Yeah, hold on a second. Let me look for something. BAM: It’s scientific evidence that deer are now gnawing on human bone when they’re not prancing about the forest making friends with rabbits and playing with squirrels. You cool? Because I can stop. Nah, just kidding: I’m gonna tell you more.
According to Popular Science, researchers at the Forensic Anthropology Research Facility (that’s the body farm you always hear people talking about in hushed tones), set out to discover how different scavengers “leave their marks” on remains. So they put a dead body in a heavily-wooded area and just waited for the usual suspects — foxes, turkey vultures, raccoons — to show up and do their thing. But then, something strange and (depending on your take on this) wonderful happened:
On January 5, 2015, the camera caught a glimpse of a young white-tailed deer standing near the skeleton with a human rib bone in its mouth. Then it happened again on January 13—the camera caught a deer with another rib sticking out of its mouth like a cigar. It’s not clear whether it was the same deer in both cases, but it’s certainly possible first one came back for seconds.
My bet? That deer got a taste for blood — Popular Science reports that deer have been known to thirst for it like furry vampires — and decided to come back. But I’m not a scientist; I’m just over here talking to you about what I believe deer are capable of. And if this one scary story that I read in middle school about rabid forest animals devouring a group of fifth-graders is at all based in fact, I’m pretty sure that what we’ve got here the beginning of a furry deadly uprising.

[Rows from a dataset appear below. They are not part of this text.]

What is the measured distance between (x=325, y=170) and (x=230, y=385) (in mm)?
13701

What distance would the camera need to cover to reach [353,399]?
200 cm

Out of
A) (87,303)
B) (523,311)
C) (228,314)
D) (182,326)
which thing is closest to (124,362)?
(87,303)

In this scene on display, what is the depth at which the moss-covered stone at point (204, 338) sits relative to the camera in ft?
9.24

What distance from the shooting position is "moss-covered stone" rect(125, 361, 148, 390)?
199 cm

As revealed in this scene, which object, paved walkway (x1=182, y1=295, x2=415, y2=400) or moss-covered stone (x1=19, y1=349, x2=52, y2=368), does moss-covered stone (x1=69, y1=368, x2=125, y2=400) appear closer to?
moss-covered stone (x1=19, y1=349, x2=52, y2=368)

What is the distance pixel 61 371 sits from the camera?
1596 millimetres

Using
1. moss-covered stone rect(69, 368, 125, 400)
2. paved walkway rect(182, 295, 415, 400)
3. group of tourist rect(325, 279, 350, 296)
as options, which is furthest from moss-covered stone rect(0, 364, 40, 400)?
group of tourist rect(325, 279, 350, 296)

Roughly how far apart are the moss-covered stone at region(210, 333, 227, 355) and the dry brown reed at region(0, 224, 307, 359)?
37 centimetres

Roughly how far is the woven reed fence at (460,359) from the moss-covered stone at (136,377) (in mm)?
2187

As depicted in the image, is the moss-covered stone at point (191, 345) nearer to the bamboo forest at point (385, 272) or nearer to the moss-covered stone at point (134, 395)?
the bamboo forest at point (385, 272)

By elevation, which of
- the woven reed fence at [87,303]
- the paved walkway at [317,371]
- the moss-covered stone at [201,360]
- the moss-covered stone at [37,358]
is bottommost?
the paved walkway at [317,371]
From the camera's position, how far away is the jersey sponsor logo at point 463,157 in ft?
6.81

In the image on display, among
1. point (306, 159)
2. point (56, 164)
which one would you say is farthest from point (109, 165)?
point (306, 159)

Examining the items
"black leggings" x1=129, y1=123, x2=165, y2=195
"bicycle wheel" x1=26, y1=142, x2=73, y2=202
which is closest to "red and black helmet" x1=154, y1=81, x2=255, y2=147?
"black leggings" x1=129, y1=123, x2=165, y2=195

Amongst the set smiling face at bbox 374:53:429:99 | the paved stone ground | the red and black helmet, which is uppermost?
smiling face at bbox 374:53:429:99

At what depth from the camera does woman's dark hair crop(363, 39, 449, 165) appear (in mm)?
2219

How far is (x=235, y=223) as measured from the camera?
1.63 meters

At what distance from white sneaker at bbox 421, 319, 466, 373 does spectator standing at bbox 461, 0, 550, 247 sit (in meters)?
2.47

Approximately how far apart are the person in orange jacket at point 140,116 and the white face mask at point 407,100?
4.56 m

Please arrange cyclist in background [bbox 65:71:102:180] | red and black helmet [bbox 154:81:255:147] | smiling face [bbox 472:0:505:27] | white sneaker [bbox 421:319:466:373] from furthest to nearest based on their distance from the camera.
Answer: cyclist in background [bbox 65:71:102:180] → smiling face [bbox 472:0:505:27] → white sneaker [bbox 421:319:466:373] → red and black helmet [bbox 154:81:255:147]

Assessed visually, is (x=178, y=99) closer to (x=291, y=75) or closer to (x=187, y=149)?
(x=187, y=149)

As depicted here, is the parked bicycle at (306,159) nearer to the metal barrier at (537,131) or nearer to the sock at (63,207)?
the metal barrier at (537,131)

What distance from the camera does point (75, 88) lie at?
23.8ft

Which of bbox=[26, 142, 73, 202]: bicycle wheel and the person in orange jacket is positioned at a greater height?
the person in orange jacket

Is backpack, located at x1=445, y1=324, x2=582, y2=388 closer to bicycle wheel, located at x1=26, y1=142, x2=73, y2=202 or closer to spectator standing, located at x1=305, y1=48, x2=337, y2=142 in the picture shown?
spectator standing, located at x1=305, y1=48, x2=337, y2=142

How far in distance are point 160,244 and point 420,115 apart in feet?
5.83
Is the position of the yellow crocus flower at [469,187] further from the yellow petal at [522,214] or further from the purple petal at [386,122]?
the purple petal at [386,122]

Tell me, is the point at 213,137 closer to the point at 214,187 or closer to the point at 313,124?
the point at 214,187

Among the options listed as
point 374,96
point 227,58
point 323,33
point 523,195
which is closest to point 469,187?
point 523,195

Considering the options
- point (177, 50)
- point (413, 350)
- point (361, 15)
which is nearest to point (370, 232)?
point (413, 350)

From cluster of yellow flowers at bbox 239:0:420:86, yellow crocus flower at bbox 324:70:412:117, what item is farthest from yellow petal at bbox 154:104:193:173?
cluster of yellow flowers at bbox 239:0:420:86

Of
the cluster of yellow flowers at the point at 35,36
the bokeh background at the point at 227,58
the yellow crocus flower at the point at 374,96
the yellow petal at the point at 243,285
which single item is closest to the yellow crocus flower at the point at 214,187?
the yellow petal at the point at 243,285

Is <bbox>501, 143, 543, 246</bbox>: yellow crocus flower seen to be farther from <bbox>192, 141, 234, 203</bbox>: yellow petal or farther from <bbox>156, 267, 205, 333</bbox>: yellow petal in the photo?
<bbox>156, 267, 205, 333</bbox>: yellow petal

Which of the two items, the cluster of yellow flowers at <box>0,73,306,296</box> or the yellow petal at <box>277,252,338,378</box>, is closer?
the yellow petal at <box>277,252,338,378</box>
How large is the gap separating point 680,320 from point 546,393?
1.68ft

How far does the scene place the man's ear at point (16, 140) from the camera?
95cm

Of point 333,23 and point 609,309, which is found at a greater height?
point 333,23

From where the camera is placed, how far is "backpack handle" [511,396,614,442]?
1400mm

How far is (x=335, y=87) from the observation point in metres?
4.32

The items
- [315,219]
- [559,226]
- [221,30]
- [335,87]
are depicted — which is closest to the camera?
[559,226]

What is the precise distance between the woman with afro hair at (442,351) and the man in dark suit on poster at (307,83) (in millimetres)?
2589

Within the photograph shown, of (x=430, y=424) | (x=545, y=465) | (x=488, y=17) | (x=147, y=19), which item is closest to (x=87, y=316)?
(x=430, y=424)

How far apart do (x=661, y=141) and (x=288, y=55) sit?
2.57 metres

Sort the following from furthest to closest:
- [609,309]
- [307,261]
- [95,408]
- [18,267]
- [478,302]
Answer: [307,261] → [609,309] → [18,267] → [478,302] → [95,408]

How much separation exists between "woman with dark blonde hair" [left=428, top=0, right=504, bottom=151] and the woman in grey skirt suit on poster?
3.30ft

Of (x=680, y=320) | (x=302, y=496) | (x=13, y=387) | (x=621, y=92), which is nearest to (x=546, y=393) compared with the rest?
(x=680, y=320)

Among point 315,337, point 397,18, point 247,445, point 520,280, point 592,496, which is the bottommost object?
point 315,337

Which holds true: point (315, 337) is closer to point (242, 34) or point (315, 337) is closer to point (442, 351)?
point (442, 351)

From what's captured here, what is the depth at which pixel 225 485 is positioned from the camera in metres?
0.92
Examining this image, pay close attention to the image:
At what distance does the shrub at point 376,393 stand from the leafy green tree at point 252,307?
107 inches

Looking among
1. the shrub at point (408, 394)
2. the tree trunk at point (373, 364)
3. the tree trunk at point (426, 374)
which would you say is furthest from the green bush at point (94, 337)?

Or they’re just out here giving murders new ideas for body disposal. (Important note: This is the first time that deer have been caught eating human remains, but they could have been doing it forever. You’re welcome!)
Here’s how the deer do their munching:
Based on this case study and the way deer have been known to forage animal carcasses, the authors note that the ungulates tend to seek out dry bones of long-dead animals, and in particular bones with a rectangular cross-section. They cause the most damage on the ends of the bone, where the zigzag motions of their jaws leave behind a “stripped, forked pattern in the bone,” the authors note
It’s scary all right, but there’s a silver lining here: Because we now know that deer will munch on human remains, we may soon be able to solve cases there were, up until this point, considered unsolvable mysteries. So thanks, deer, and keep munching on them bones! You need the calcium.